I drag my suitcase back, cursing my terrible planning. Miss the bus, because the bus stop is down a dirt track onto a dual carriageway and there’s no sign to it. Finally stumble down the hill, case still intact, waiting for the next bus. Aaaand it’s late. Twenty-five minutes late. Somehow I’m going to be pushing it to make my flight.

I drag the case up to the counter, check in just in time, and breathe a sigh of relief as I get through security and onto the plane. Only one hour and I’ll be home. I fall asleep almost immediately.

I wake up as we start to descend to Gomera. But people are being sick, and shrieking.
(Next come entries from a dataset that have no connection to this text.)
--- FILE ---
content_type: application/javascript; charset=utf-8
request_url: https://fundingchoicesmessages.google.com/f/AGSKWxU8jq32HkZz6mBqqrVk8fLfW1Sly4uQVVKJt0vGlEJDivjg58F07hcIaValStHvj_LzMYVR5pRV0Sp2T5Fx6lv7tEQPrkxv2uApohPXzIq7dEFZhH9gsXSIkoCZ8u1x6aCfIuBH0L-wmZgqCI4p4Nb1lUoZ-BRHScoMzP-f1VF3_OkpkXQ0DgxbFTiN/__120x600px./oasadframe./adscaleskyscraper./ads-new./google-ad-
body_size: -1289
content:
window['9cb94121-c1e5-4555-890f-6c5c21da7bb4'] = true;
It’s incredibly bumpy.... I see my house from the window of the plane and I almost cry with happiness.

The plane comes in to land…bumps all over the place, people start crossing themselves ...... and then we dive back up into the air......

An announcement comes over the tannoy: “We will be giving out chocolate bars when you get off the plane.”

Aaaand we fly all the way back to Tenerife.

They apologise – the wind was too bad for them to land in Gomera. They put us on a bus. I make the 35-mile journey back from north to south. And get a ferry I could have got 5 hours earlier.

Wind’s bad at sea too - more throwing up.

And then it’s a 45-minute drive from the ferry and not the peaceful 6 minutes from the airport. I beg somebody for a lift home.

Climb up The Steps with my trusty, oh-so-heavy suitcase.

Get to my house 12 hours after I went to a bank to pay in some money and collect some papers.

Getting home after a tour – super easy. Who wouldn’t want to live here?!